Properties of Engineered Cementitious Composites Using Combined Systems of Fly Ash and Post-Processed Bagasse Ash as Supplementary Cementitious Materials

Abstract

This study assessed the viability of utilizing post-processed bagasse ash (PBA) along with Class F fly ash (FA) to partially replace cement in engineered cementitious composites (ECCs). Field-collected sugarcane bagasse ash was processed by sieving, burning, and grinding to produce PBA. Cement replacement with supplementary cementitious materials (SCMs) was kept constant at 60% (by mass) in all composites.
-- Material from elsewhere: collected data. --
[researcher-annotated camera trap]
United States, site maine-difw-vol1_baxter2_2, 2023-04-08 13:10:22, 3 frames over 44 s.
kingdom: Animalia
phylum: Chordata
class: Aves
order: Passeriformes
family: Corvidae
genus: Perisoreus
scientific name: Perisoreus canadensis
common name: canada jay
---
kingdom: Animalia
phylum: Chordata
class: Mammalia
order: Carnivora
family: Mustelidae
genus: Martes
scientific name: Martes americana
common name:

However, the composition of the SCMs was varied as follows: (1) 100%FA as control; (2) 75%FA/25%PBA; (3) 50%FA/50%PBA; (4) 25%FA/75%PBA; and (5) 100%PBA. Fresh and hardened properties of the composites were evaluated through a flow table, uniaxial tensile tests, surface resistivity, and compressive strength. Furthermore, single-crack tensile tests were conducted to evaluate fiber-bridging properties, and fracture toughness tests were conducted to determine fracture toughness. Results showed that the incorporation of PBA decreased workability. Furthermore, using PBA produced a negligible impact on the compressive strength, yet significant improvements in surface resistivity. Whereas the tensile strain capacity of the composites decreased for PBA contents greater than 25%, the tensile strength was not significantly affected. The decrease in ductility was mainly attributed to the decrease in pseudo-strain-hardening performance indexes. Overall, results suggest that producing ECCs using combined systems of FA and PBA as partial cement replacement is feasible. Yet, achieving high ductility of the composites is challenging when utilizing high content of PBA (i.e., more than 25% of FA replaced with PBA by mass).